When Scott Weaver was 11, his mother’s boyfriend began abusing him. “It happened at night when I was sleeping,” said Scott. “He would come in and start touching me, saying, ‘It’s alright...everyone does it.’” Over the next two years, the abuse escalated and became more frequent. The boyfriend also abused Scott’s sister. “I wanted to tell someone, but I was afraid of not being believed. He threatened me.”


Scott’s parents were divorced, and he only saw his father every other weekend. During one visit, Scott gathered the courage to speak up about the abuse. His father immediately called the police. “It took a while to find the guy because he went on the run,” explained Scott. The boyfriend was eventually arrested and charged. Scott testified in court, and the perpetrator went to prison.

While the abuse had come to an end, Scott encountered new challenges. “We went to live with my dad and changed schools. I was in a really small school before and transferred to a big school—that was a big transition in itself.” Scott’s father informed a guidance counselor of the situation, and Scott benefitted from that support. “My guidance counselor through high school looked out for me and understood my struggle. He made it more welcoming and warming.”

Scott Weaver, survivor of sexual assault, poses with the salmon he caugh
Scott finds that spending time outdoors helps him to deal with painful memories.

At times, Scott still faces challenges when it comes to confrontation and anger. “Sometimes there’s stuff I want to say, but I keep things bubbled up inside. I avoid confrontation, and I think it’s from having to go to court as a kid.” During the trial process, Scott testified against his mother’s boyfriend, ultimately leading to a conviction. To prepare for the trial, he worked with a supportive district attorney who prepared him for the workings of the courtroom. Some survivors find that knowing what to expect at a criminal trial can help them feel more confident testifying in court.

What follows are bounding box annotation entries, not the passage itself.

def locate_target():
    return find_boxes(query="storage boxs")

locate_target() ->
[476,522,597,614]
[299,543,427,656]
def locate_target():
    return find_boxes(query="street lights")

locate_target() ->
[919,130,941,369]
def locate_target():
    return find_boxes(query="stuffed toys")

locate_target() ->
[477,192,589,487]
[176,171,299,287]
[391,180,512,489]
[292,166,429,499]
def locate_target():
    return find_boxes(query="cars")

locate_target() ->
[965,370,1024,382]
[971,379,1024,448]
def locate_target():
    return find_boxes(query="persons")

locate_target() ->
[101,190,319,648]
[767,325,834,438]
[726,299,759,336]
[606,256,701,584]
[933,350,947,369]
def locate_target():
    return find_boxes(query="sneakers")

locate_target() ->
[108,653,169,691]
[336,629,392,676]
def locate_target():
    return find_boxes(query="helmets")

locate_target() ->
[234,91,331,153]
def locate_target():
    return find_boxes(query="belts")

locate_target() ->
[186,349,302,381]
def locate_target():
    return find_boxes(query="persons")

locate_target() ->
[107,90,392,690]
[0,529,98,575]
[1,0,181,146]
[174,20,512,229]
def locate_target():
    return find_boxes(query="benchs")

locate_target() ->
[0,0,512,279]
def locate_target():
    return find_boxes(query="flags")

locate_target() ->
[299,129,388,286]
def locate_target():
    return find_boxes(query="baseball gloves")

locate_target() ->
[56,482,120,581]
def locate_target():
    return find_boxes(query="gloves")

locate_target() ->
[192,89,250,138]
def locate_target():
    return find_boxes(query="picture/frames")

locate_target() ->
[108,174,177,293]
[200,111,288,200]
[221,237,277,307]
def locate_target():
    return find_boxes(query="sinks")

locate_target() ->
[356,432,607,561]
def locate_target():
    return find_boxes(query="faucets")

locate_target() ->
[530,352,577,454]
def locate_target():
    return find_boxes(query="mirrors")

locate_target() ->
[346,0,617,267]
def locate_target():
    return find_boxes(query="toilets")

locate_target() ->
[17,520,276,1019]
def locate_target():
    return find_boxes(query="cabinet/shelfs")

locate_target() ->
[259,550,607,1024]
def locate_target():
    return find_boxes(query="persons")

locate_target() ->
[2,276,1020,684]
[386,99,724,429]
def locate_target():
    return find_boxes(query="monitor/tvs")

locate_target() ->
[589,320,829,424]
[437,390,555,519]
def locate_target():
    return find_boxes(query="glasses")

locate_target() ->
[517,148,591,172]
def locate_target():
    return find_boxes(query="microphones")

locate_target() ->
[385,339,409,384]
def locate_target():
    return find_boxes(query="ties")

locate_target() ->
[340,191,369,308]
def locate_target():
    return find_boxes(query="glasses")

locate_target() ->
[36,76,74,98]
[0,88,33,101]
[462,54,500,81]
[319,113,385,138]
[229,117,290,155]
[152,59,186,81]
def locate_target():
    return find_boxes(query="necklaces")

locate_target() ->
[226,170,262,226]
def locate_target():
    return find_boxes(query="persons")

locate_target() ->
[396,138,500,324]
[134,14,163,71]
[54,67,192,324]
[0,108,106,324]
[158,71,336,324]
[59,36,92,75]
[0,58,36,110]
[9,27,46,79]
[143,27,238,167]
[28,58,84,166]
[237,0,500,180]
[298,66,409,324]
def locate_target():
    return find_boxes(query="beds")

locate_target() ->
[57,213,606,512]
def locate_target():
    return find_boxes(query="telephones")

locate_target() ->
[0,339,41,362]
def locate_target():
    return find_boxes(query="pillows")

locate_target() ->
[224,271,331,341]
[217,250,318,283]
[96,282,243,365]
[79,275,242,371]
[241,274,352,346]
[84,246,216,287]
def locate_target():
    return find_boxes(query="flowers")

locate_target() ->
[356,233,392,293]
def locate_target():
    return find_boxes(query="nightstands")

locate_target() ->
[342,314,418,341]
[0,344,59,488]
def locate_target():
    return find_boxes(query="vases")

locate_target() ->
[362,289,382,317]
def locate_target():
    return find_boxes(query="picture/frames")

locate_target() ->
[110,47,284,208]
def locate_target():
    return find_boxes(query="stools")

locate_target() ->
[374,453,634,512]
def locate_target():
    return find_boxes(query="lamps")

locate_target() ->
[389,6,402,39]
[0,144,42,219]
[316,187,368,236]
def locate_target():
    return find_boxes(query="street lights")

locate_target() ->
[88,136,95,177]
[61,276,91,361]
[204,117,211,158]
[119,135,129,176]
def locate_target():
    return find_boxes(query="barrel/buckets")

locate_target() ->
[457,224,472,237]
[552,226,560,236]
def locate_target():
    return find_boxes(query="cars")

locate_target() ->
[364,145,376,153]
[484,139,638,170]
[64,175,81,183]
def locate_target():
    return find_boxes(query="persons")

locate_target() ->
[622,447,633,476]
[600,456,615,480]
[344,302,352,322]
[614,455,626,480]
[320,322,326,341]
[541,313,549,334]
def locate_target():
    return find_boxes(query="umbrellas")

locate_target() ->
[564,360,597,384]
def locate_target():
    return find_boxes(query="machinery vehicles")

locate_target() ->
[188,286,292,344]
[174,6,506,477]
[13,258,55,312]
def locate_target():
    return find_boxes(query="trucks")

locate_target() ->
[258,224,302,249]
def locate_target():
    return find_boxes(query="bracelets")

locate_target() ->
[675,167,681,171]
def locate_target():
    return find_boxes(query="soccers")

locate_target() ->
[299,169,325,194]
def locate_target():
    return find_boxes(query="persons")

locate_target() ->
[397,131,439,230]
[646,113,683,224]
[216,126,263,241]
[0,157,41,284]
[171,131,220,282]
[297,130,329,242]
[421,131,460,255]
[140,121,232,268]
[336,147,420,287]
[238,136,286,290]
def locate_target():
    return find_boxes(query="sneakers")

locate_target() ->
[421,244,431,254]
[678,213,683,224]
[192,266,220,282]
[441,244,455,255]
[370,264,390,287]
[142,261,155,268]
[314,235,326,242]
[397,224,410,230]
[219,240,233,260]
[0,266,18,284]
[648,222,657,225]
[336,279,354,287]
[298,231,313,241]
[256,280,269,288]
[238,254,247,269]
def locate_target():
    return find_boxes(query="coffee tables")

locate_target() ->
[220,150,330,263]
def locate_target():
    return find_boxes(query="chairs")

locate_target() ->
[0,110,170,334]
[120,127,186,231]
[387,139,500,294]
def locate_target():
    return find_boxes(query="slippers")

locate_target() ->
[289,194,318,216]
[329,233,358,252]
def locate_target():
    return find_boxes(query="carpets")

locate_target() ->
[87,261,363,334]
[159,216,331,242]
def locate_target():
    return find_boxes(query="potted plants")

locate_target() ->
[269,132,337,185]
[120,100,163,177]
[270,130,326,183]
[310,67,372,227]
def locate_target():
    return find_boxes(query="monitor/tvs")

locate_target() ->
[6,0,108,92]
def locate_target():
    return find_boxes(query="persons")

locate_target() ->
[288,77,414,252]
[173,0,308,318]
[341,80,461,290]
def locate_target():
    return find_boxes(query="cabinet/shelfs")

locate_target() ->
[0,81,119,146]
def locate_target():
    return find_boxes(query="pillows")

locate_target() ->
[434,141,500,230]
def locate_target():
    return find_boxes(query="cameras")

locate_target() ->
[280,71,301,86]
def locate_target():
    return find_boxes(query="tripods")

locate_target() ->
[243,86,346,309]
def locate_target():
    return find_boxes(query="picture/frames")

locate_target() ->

“I found out later that my mom also testified that she knew about the abuse, but didn’t do anything. That really hurt,” explained Scott. “But she’s my mom. I love her. I’m a forgiving person.” In addition to talking to a counselor, Scott has also found comfort in his faith. “I go to church regularly. Connecting with my faith was important for me learning how to heal.” He hopes to open his own Christian-based nonprofit one day to help men with similar experiences.

Today, Scott is thriving. He is successful in business as a TV director and controller—and a proud new father. “My daughter was born five months ago. When I start to go to a sad place...she helps. My wife also brought three kids to our marriage—together we’re a pretty happy family.” When times are tough, he takes to the outdoors to help him relax. He’s an avid freshwater fisherman, often scouting out salmon, trout, and bass.

Scott shares his story proudly, but it wasn’t always easy to talk about what happened. “I joined RAINN’s Speakers Bureau to help me get my story out there. When I was a child and everything happened, I thought I was the only one. I want men to know there is help out there, and plenty of guys who have been through the same thing."